When looking at the eigenvectors of the covariance matrix, we get the directions of maximum variance (the first eigenvector is the direction in which the data varies the most, etc.); this is called principal component analysis (PCA).
I was wondering what it would mean to look at the eigenvectors/values of the mutual information matrix, would they point in the direction of maximum entropy?
While it is not a direct answer (as it is about pointwise mutual information), look at paper relating word2vec to a singular value decomposition of PMI matrix:
- O. Levy, Y. Goldberg, Neural Word Embedding as Implicit Matrix Factorization
We analyze skip-gram with negative-sampling (SGNS), a word embedding
method introduced by Mikolov et al., and show that it is implicitly factorizing
a word-context matrix, whose cells are the pointwise mutual information (PMI) of
the respective word and context pairs, shifted by a global constant. We find that
another embedding method, NCE, is implicitly factorizing a similar matrix, where
each cell is the (shifted) log conditional probability of a word given its context.

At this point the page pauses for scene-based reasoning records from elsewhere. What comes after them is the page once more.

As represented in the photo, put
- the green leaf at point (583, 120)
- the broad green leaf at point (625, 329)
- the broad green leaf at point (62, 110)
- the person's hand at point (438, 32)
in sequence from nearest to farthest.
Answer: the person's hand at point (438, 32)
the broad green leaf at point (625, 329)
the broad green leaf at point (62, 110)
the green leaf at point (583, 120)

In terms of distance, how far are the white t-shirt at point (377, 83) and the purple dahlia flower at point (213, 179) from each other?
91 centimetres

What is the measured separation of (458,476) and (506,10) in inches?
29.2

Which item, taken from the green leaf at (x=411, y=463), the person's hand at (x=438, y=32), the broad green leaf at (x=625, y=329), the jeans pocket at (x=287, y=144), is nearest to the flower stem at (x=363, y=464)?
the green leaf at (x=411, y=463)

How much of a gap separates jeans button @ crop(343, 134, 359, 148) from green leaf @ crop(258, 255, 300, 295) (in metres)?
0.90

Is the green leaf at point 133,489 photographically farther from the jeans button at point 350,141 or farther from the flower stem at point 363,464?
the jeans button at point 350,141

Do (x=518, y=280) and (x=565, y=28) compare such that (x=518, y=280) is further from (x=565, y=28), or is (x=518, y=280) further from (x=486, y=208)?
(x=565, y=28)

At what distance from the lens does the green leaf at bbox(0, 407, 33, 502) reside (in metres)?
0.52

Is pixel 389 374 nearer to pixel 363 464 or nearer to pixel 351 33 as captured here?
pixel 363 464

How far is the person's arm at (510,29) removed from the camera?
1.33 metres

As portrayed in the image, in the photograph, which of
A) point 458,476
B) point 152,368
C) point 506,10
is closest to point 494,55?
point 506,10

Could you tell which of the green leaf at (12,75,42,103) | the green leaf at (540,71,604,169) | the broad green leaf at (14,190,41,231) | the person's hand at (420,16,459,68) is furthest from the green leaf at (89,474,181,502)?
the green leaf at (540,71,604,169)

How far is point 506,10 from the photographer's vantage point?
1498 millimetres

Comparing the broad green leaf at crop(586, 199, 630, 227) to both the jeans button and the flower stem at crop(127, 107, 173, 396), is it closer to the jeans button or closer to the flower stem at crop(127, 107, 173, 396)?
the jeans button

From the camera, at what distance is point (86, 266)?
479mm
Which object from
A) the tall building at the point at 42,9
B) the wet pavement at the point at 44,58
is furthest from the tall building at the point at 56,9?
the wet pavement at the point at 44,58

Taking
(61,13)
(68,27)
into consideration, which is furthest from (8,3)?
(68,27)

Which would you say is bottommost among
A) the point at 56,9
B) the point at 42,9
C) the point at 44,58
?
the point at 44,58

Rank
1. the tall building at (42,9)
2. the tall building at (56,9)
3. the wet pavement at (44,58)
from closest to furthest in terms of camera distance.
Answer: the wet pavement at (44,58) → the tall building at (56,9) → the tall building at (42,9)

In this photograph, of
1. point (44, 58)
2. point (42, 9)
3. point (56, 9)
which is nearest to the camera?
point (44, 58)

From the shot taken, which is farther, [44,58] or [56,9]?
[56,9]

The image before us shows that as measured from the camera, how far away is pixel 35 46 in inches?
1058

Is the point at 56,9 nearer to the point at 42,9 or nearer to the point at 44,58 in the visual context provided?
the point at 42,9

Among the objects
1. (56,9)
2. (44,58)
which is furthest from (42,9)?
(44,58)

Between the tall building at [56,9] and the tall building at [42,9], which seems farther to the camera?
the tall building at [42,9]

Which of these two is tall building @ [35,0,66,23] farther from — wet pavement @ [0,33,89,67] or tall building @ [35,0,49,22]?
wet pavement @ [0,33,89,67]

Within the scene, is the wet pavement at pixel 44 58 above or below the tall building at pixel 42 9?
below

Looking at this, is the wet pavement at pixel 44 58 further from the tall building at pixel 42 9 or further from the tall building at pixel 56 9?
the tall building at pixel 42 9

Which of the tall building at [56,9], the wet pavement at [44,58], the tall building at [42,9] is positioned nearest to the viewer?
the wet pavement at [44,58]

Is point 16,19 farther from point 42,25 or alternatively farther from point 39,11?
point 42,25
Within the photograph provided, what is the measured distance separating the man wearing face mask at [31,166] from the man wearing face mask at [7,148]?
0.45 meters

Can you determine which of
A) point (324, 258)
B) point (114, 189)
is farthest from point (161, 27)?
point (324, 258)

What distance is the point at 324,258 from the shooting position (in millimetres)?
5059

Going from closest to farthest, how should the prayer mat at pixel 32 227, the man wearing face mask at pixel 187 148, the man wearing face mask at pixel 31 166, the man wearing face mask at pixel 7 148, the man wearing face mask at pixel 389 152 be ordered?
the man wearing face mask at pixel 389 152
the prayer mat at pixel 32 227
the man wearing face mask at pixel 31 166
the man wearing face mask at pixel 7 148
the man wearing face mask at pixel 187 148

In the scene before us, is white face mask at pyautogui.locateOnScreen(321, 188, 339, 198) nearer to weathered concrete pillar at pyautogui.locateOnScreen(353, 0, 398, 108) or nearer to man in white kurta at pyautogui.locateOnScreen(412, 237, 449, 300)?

We show that using a sparse Shifted Positive PMI word-context matrix to represent
words improves results on two word similarity tasks and one of two analogy tasks.
When dense low-dimensional vectors are preferred, exact factorization with SVD
can achieve solutions that are at least as good as SGNS’s solutions for word similarity
tasks. On analogy questions SGNS remains superior to SVD. We conjecture
that this stems from the weighted nature of SGNS’s factorization.